◆ **LIST OF TASKS**
1. In the passage about Ismail Merchant, update the text starting with "Over the years" and going on through "architect husband, Cyrus.", putting "New Delhi" in place of "Delhi".
2. Render this sentence from the passage about Ismail Merchant in French: "She had no interest in her book being made into a film."
3. Using the passage about Ismail Merchant, answer each of the following:
(a) In what year did Merchant call Jhabvala from Mumbai?
(b) To which of Jhabvala's books did Merchant ask for the rights?
(c) Who had approached Jhabvala before Merchant about filming her book?

◆ **PAGE EXCERPT**

= = = = =

The late Ismail Merchant was a storyteller before he became a producer and a director. And most of his stories -- narrations of events in his life consisted of details, sometimes partial truths, that only some people remembered and others disputed.
One such story Merchant liked to narrate was how he and his partner and director James Ivory first met the writer Ruth Prawer Jhabvala.
Over the years Jhabvala would confirm that her first contact with the two young filmmakers was when Merchant called her from Mumbai in 1962. At that time Jhabvala, a German-born author, was living in Delhi with her Parsi architect husband, Cyrus.
But as Merchant would recall, when he asked Jhabvala whether he and Ivory could have the rights to her book The Householder, the writer pretended to be her mother-in-law. She had no interest in her book being made into a film. Apparently earlier Jhabvala had been approached by a group of BBC producers who were also interested in filming her book. But she lost faith in the film business when that project fell through.

= = = = =

Image-linked spatial questions:
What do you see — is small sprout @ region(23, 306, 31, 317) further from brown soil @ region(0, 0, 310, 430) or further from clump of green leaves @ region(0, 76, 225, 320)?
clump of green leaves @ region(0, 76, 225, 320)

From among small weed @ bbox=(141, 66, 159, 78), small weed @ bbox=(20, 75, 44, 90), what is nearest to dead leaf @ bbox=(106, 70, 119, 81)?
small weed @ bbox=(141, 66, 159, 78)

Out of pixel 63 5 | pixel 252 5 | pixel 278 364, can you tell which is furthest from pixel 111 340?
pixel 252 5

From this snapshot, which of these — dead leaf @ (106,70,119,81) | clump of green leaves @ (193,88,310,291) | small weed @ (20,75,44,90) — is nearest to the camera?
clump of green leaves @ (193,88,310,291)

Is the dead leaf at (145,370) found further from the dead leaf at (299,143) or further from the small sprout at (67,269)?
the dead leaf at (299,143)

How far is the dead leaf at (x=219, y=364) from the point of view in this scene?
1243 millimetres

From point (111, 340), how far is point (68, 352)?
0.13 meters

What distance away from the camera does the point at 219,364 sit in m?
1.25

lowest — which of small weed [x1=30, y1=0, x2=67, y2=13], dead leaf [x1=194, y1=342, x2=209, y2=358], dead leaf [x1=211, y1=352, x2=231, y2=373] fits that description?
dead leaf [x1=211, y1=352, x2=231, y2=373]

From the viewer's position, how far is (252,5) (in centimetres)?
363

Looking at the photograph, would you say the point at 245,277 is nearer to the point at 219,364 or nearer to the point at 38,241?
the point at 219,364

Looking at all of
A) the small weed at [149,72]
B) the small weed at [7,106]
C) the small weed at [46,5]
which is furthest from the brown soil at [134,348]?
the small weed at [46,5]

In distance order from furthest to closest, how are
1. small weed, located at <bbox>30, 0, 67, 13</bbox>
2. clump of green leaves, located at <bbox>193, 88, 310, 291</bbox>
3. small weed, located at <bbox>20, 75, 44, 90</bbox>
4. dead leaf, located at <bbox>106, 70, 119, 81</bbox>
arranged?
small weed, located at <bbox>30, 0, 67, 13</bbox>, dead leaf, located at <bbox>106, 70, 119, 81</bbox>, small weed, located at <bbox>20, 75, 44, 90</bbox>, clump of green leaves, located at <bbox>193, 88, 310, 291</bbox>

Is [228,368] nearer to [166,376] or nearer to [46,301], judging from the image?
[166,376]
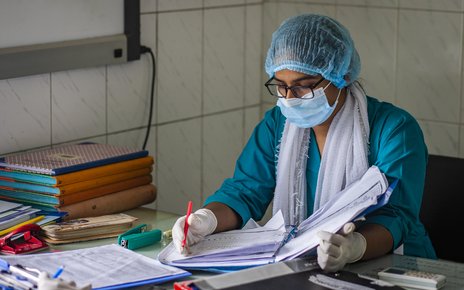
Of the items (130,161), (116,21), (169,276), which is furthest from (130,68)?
(169,276)

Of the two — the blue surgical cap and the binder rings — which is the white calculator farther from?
the binder rings

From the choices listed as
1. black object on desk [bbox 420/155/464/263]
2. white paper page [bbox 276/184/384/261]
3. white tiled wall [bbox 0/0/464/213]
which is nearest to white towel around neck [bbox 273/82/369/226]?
white paper page [bbox 276/184/384/261]

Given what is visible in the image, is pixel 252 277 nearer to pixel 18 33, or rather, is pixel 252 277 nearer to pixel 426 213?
pixel 426 213

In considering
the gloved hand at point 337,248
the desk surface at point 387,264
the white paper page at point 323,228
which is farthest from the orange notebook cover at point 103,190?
the gloved hand at point 337,248

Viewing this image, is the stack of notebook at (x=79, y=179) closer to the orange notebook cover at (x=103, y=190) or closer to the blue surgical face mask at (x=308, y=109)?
the orange notebook cover at (x=103, y=190)

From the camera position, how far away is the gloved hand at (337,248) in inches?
74.7

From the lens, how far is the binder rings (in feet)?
7.85

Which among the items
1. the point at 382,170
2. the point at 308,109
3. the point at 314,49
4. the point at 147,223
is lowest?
the point at 147,223

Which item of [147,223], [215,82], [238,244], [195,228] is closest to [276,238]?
[238,244]

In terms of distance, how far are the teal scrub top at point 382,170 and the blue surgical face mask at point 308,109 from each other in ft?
0.44

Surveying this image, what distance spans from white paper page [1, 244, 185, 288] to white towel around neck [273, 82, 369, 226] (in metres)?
0.52

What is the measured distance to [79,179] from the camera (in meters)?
2.41

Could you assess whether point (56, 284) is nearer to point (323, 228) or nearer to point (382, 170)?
point (323, 228)

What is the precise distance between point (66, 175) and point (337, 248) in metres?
0.83
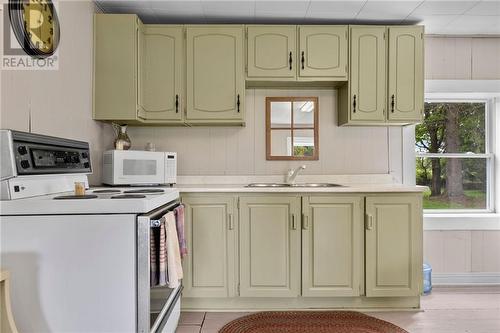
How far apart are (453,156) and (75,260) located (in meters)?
3.22

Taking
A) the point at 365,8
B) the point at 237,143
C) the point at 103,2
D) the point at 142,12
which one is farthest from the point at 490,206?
the point at 103,2

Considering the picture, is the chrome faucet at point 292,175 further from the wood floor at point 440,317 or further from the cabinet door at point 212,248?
the wood floor at point 440,317

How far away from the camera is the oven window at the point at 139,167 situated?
2377mm

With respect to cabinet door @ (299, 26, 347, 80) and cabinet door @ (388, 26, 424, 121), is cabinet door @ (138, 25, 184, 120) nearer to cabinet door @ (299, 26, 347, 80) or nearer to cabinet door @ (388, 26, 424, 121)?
cabinet door @ (299, 26, 347, 80)

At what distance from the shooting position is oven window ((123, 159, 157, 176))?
238cm

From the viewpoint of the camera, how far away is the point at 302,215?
2.39 meters

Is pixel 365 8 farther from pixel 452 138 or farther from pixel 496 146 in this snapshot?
pixel 496 146

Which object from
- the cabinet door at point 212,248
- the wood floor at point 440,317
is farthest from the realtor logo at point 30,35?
the wood floor at point 440,317

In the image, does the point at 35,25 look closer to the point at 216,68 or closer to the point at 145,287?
the point at 216,68

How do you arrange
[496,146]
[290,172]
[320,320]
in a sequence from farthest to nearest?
[496,146]
[290,172]
[320,320]

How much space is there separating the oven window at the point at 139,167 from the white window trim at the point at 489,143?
88.2 inches

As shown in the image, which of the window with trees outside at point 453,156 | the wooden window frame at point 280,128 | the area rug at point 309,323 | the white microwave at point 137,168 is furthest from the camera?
the window with trees outside at point 453,156

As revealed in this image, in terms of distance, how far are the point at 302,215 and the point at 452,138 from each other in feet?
6.00

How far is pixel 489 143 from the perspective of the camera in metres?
3.12
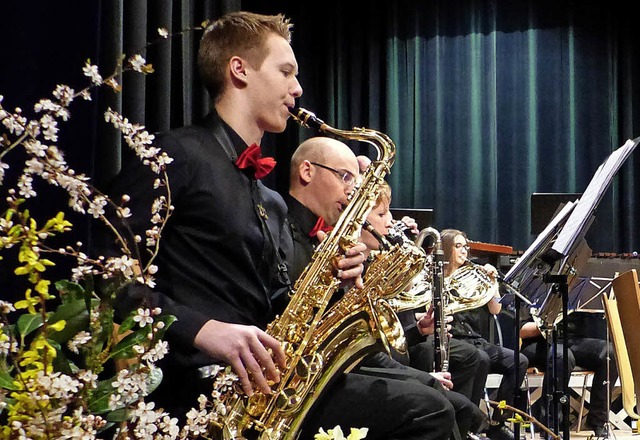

= = = = =

◆ **WORKED ANSWERS**
1.
Over the years Jhabvala would confirm that her first contact with the two young filmmakers was when Merchant called her from Mumbai in 1962. At that time Jhabvala, a German-born author, was living in New Delhi with her Parsi architect husband, Cyrus.

2. Elle ne tenait nullement à ce que son livre soit porté à l'écran.

3.
(a) 1962
(b) The Householder
(c) A group of BBC producers